Unto our subject and his wife have been born three children: Nettie T., now the wife of Charles Conklin, resides near Kempton, Illinois. She is a graduate of the state normal school and for ten years engaged in teaching in Putnam county, at one time being principal of the schools of Granville. She now has three children. Lorena, the second member of the Dahl family, is acting as housekeeper for her brother, Percy E., in Missouri. She pursued a two and a half years' course in the state normal school of Illinois and she, too, has taught school in Putnam county. The only son, Percy E. Dahl, went to Missouri in the spring of 1905 and there purchased and is improving a farm of ninety-nine acres.

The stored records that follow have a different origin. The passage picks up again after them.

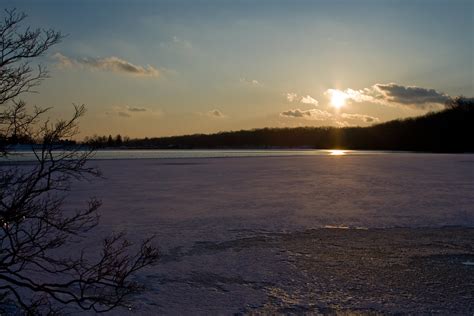 Sunset over frozen pond | Andrew Malone | Flickr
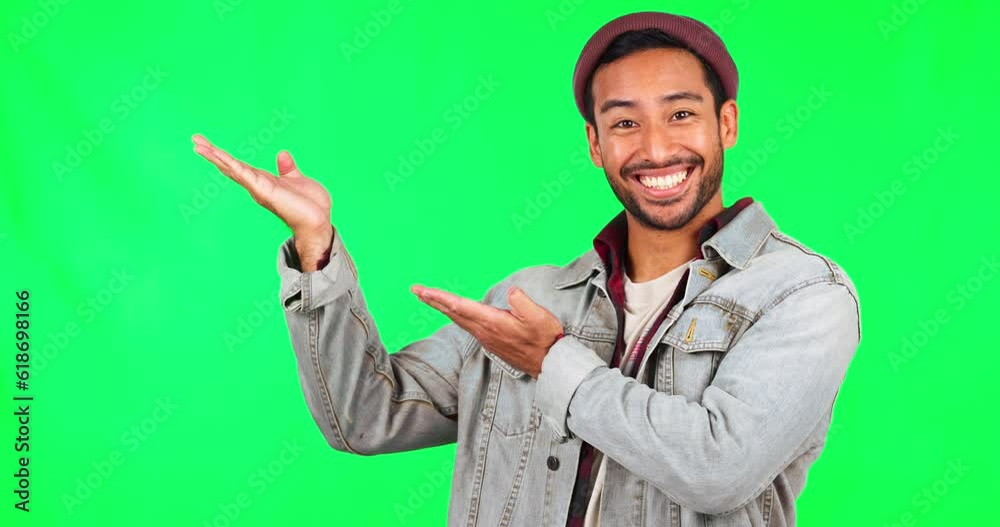 Man, portrait and showing a promotion in green screen with deal in studio background or product placement. Choice, hand gesture and male person is happy with decision or option with open palm.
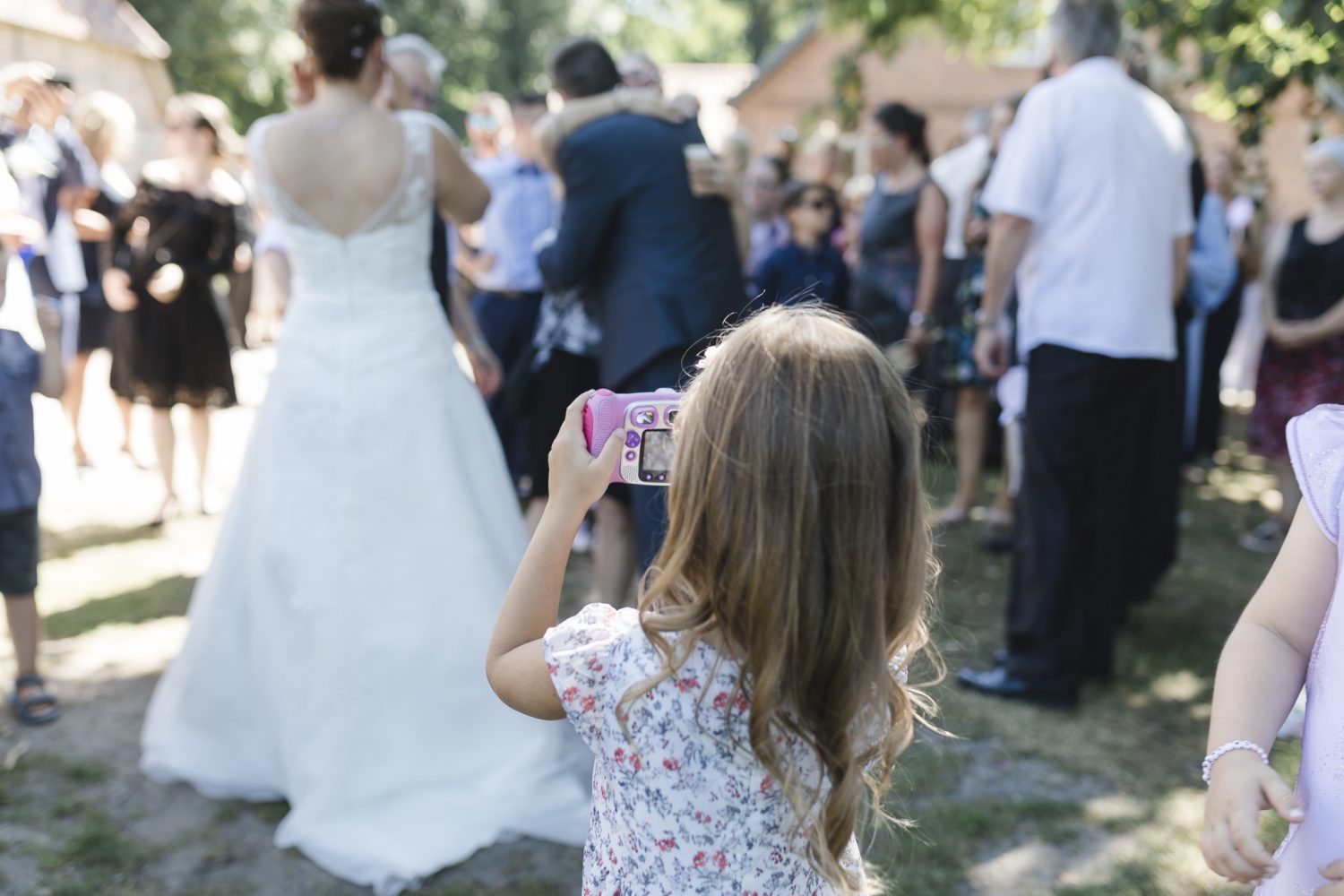 ein Kind macht mit seiner Kamera ein Foto der Braut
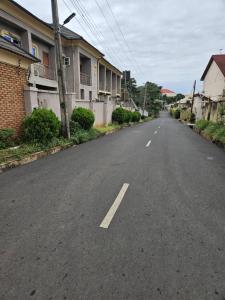 an empty street in a residential neighborhood with buildings at GRACECUT HOTEl in Enugu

Since 1861 Mr. Dahl has been a member of the Baptist church but during the past few years has attended the Congregational church, of which his wife is a member. He is a strictly temperate man and his views upon this question are indicated through the stalwart support which he gives to the Prohibition Party. He has served as a member of the village board for a number of years and community interests find in him a stalwart champion, who does all in his power to promote reform, progress and improvement. He belongs to Hennepin post, G. A. E., and since becoming a naturalized American citizen has manifested a loyalty to this country and her institutions unsurpassed by her native-born sons.